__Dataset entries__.
# # # # # # #
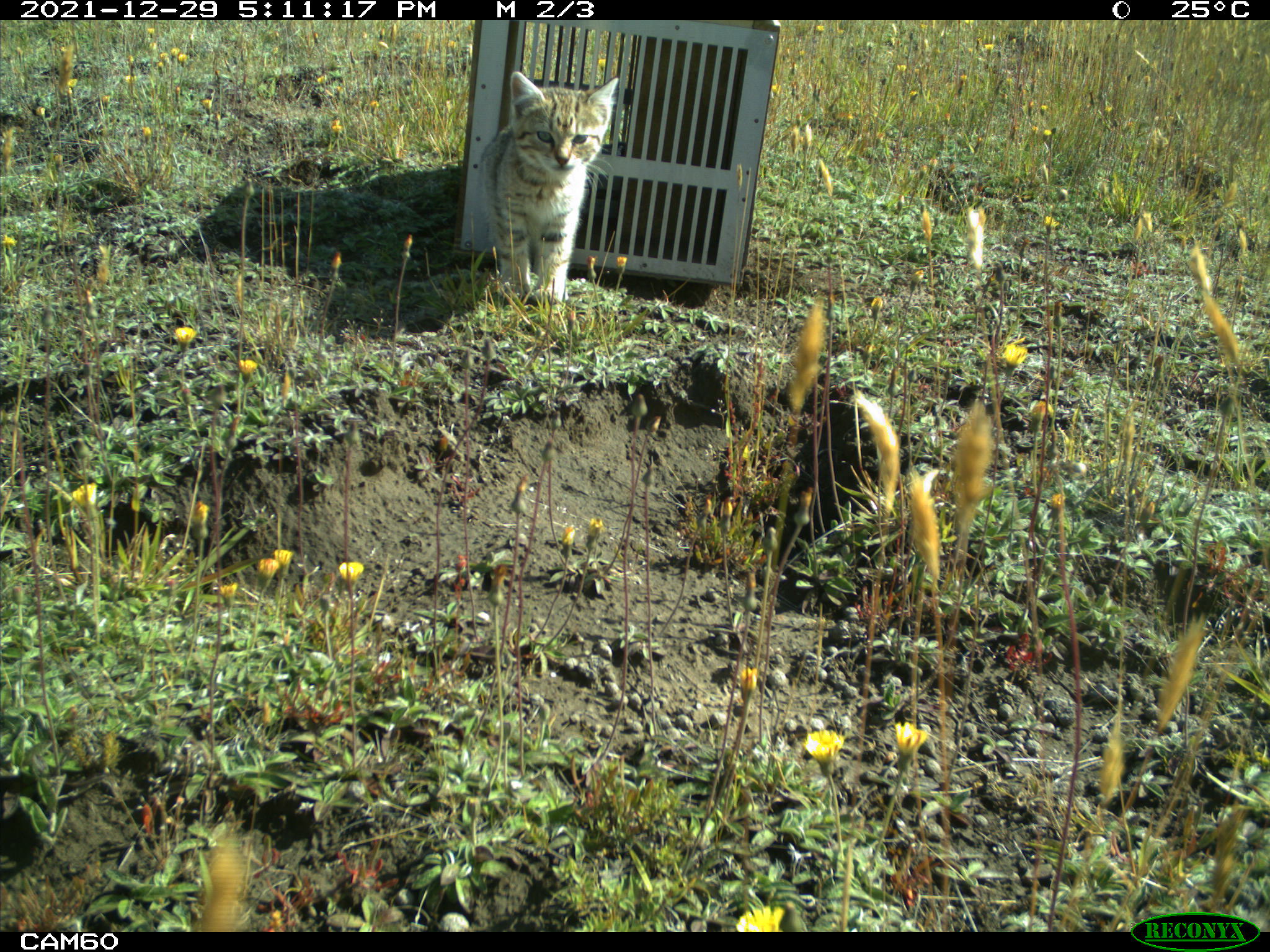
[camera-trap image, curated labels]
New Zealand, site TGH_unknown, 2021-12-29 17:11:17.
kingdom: Animalia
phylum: Chordata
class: Mammalia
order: Carnivora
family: Felidae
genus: Felis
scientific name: Felis catus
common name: domestic cat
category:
# # # # # # #
__YOUR TASK__. A faithful copy of the lines from the line containing "family: Felidae" to the end of the data should be set down, both ends included, and nothing more.

__TASK OUTPUT__.
family: Felidae
genus: Felis
scientific name: Felis catus
common name: domestic cat
category:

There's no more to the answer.